__Task prompt__
Write out the line with "by Burke Holland, @burkeholland" and every later line through the end of the data below, exactly as given, with no pictures in the copy.

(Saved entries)
________________
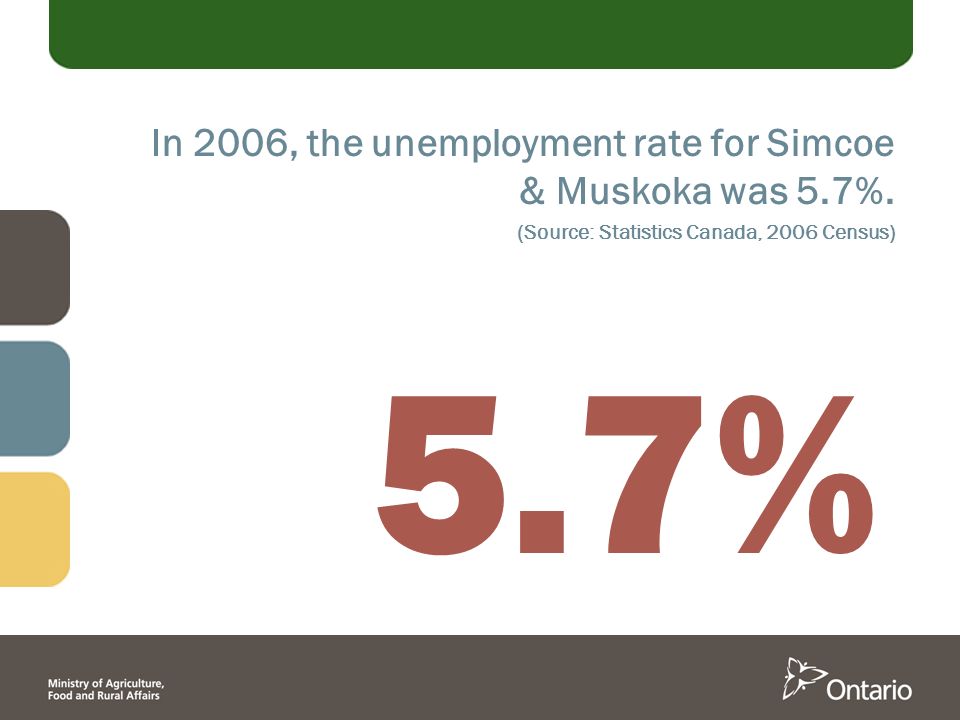 In 2006, the unemployment rate for Simcoe & Muskoka was 5.7%.

(Source: Statistics Canada, 2006 Census)

5.7%

Ministry of Agriculture, Food and Rural Affairs

Ontario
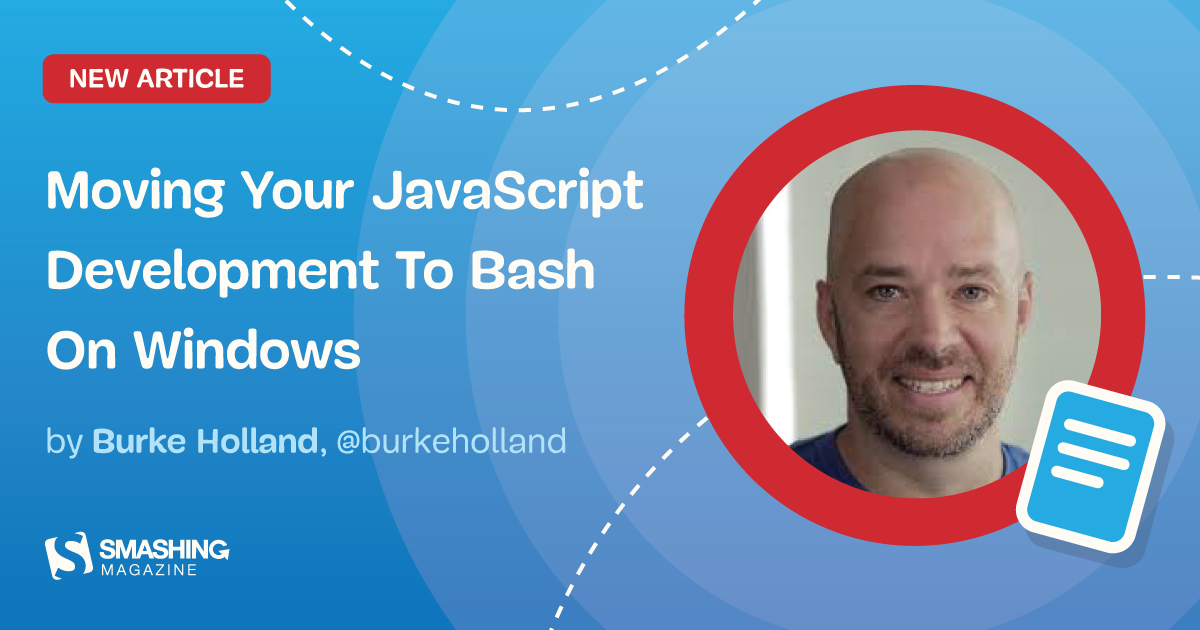 NEW ARTICLE

Moving Your JavaScript Development To Bash On Windows

by Burke Holland, @burkeholland

SMASHING MAGAZINE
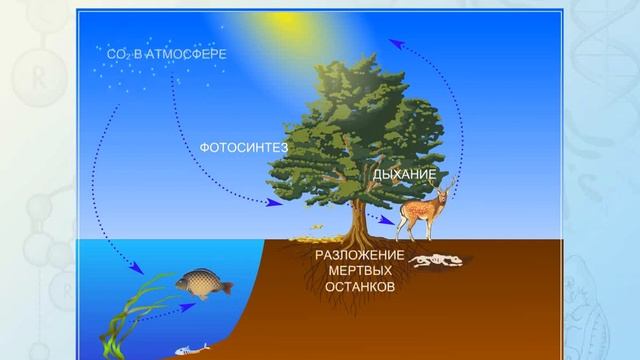 $CO_2$ В АТМОСФЕРЕ

ФОТОСИНТЕЗ

ДЫХАНИЕ

РАЗЛОЖЕНИЕ МЕРТВЫХ ОСТАНКОВ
________________
__Written reply__
by Burke Holland, @burkeholland

SMASHING MAGAZINE
 $CO_2$ В АТМОСФЕРЕ

ФОТОСИНТЕЗ

ДЫХАНИЕ

РАЗЛОЖЕНИЕ МЕРТВЫХ ОСТАНКОВ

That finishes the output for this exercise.